Она снова вздрогнула, обхватила себя обеими руками.
– Даже к самым слабосильным из них являться – дело опасное, тревожить зверя в его логове. Но… – и Катика закрыла глаза, будто борясь сама с собой, – но ради тебя, Стефан, я пойду на риск. Когда вы поедите, мы поедем на твоём автомобиле искать его.
Когда мы выходили из таверны, Дейв задержался на верхней ступеньке, воинственно оглядывая пустую улицу, и только после этого быстро скользнул в машину. Я с некоторой грустью оглядел помятое крыло и облупившуюся краску, гадая, что ещё могло пострадать. Но тут же решил, что, судя по всему, мне придётся отлучиться недели на две, а за это время все поломки исправят. Дверь таверны скрипнула, и к нам медленно спустилась Катика. На ней был поношенный плащ и берет. В этом одеянии она со своей физиономией лисички напоминала особ, которые в фильмах сороковых годов прогуливались под фонарями.
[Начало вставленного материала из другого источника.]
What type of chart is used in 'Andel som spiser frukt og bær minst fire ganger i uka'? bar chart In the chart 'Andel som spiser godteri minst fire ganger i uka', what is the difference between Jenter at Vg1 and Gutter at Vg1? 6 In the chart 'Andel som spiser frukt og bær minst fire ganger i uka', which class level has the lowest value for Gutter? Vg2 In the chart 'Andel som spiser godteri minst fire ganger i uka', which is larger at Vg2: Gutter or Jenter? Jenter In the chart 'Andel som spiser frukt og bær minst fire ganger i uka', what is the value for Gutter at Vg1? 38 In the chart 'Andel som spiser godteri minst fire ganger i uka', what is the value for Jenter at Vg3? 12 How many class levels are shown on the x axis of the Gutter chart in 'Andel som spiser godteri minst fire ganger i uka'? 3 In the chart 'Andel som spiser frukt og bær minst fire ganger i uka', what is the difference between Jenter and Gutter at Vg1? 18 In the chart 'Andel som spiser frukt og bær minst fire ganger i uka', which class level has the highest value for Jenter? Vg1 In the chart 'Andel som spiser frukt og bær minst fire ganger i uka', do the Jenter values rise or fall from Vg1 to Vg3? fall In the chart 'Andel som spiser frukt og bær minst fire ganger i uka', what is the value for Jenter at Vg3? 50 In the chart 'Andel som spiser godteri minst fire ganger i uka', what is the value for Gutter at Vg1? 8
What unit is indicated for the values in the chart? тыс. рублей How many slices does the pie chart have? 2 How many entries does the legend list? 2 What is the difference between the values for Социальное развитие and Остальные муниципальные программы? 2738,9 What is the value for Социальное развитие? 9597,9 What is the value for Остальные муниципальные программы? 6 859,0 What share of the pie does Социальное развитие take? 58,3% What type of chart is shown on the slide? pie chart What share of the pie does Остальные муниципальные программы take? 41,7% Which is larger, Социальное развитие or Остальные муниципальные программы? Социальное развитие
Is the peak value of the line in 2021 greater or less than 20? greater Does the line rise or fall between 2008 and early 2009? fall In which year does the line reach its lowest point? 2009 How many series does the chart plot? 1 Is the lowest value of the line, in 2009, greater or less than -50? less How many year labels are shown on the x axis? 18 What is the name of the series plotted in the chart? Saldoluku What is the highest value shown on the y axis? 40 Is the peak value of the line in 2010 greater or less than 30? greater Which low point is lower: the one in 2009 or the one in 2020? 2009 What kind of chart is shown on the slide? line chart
Она тоже боязливо огляделась.
– Прохладно, – проговорила она, хотя, по-моему, вечер был весьма теплый. – Нельзя поднять верх?
Когда верх был поднят, я развернул машину, следуя её указаниям. Сидящий сзади Дейв вскрикнул с радостным изумлением, когда по её наводке мы снова оказались на Дунайской улице и устремились к району, где реставрировали старый порт.
– Это далеко? – спросил я.
– Для меня – очень, – только и сказала Катика тонким напряжённым голосом.
Я вгляделся в неё. Она сжалась на сиденье, а её лицо в желтом свете мелькавших мимо фонарей казалось бледным и кожа напоминала туго натянутый пергамент.
– Тебе нехорошо? – спросил я, вспомнив, с каким сомнением относился Джип к езде на машине. – Может, ехать помедленней?
– Чем скорей, тем лучше. Просто я не часто выхожу. Почти не вылезаю из таверны. – Её голос упал до монотонного шепота, и она безразлично смотрела на проносившиеся мимо вульгарные лавчонки и бистро, будто пытаясь представить себе, как они выглядели когда-то в их прежнем существовании. Она ничего не говорила по этому поводу, иногда только коротко указывала, куда ехать, а я вместе с ней ощущал тягостный гнёт времени. Казалось, Катика всё такая же, но её как будто окутали пыльной паутиной все прожитые ею годы. Сперва я решил, что это шок от встречи с иной культурой – шок от перемен, какие произошли с тех пор, как она бродила здесь в последний раз, бог знает когда это было. И меня, окажись я на её месте, такие перемены повергли бы в шок и уныние. Но когда она пробормотала, куда повернуть, так неразборчиво, что я проскочил поворот и, миновав целый квартал, вынужден был вернуться, я заподозрил, что с Катикой творится неладное. В конце концов мы выехали на улицу, затенённую высокой мрачной стеной. В едком сумраке, точно красные мазки, мигали тусклые огни уличных фонарей. Катика, едва увидев эту стену, вся сжалась в комок и не желала ни поднимать глаза, ни даже отвечать на самые пустячные вопросы.